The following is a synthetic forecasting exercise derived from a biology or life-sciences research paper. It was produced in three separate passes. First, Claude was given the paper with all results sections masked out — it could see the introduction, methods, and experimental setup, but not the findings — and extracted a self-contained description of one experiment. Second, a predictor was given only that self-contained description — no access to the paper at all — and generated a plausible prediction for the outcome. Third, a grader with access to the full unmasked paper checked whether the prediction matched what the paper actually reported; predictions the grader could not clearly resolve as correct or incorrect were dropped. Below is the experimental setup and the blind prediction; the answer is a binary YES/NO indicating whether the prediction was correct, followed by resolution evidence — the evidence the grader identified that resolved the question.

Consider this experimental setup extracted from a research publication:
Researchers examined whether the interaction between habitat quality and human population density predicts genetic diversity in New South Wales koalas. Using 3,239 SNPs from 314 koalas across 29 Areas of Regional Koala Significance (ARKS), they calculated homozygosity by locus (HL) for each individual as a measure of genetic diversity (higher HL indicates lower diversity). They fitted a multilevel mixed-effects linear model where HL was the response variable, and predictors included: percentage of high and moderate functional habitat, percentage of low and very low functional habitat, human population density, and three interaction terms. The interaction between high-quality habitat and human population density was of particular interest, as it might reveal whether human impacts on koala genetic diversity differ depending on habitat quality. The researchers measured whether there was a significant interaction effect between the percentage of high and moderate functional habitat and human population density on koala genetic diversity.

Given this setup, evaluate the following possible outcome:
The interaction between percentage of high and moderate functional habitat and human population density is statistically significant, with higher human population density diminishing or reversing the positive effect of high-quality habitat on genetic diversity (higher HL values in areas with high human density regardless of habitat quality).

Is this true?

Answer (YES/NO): NO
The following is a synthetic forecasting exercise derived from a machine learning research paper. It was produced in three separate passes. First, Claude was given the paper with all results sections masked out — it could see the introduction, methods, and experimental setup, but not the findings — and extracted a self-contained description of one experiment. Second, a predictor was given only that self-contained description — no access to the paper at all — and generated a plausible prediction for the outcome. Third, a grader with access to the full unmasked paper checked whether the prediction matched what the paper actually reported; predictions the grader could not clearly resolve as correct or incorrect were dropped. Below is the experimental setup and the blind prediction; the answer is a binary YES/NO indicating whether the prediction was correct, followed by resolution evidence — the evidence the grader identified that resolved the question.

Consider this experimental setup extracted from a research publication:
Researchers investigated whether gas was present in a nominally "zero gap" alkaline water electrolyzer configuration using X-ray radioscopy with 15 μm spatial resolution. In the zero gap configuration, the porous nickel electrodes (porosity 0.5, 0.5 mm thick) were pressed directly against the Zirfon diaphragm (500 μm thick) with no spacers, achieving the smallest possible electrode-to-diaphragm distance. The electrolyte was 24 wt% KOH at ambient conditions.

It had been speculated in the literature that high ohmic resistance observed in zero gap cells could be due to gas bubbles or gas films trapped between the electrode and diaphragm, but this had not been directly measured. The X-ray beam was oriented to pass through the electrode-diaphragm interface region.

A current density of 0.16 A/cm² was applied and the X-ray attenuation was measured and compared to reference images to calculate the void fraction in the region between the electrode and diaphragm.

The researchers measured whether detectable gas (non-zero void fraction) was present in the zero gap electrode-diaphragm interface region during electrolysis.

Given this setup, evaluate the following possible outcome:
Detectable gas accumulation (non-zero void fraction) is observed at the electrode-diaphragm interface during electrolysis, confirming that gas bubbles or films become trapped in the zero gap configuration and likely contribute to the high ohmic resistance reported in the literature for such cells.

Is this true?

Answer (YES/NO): NO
__________________________________________________
■ **INSTRUCTIONS FOR THE TASK**
In the material above, find the line with "The researchers measured whether detectable"; then retype it and every line after it through the last, exactly as written.

■ **ANSWER SPACE**
The researchers measured whether detectable gas (non-zero void fraction) was present in the zero gap electrode-diaphragm interface region during electrolysis.

Given this setup, evaluate the following possible outcome:
Detectable gas accumulation (non-zero void fraction) is observed at the electrode-diaphragm interface during electrolysis, confirming that gas bubbles or films become trapped in the zero gap configuration and likely contribute to the high ohmic resistance reported in the literature for such cells.

Is this true?

Answer (YES/NO): NO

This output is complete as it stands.